--- Dataset section Enclosed Below ---

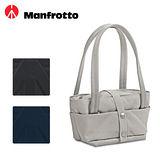 Manfrotto DIVA 25 蒂娃系列女用托特包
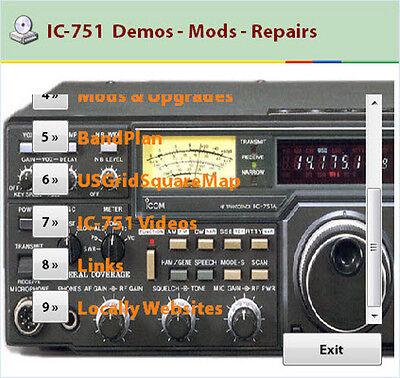 Icom ic-751a service manual service manual download, schematics.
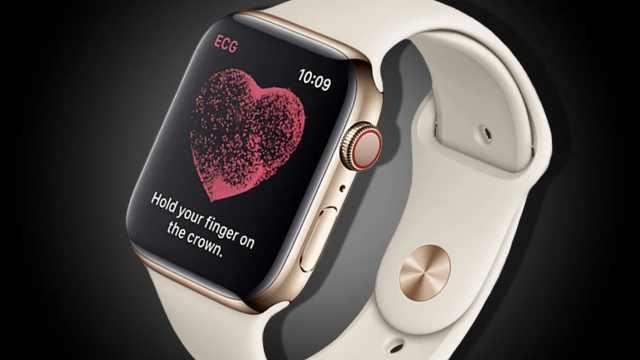 苹果手表心率监测技术被诉专利侵权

--- End of Enclosed Dataset section ---

Your goal ▸
Copy all of the data above exactly. Leave out every picture.

Exercise solution ▸
 Manfrotto DIVA 25 蒂娃系列女用托特包
 Icom ic-751a service manual service manual download, schematics.
 苹果手表心率监测技术被诉专利侵权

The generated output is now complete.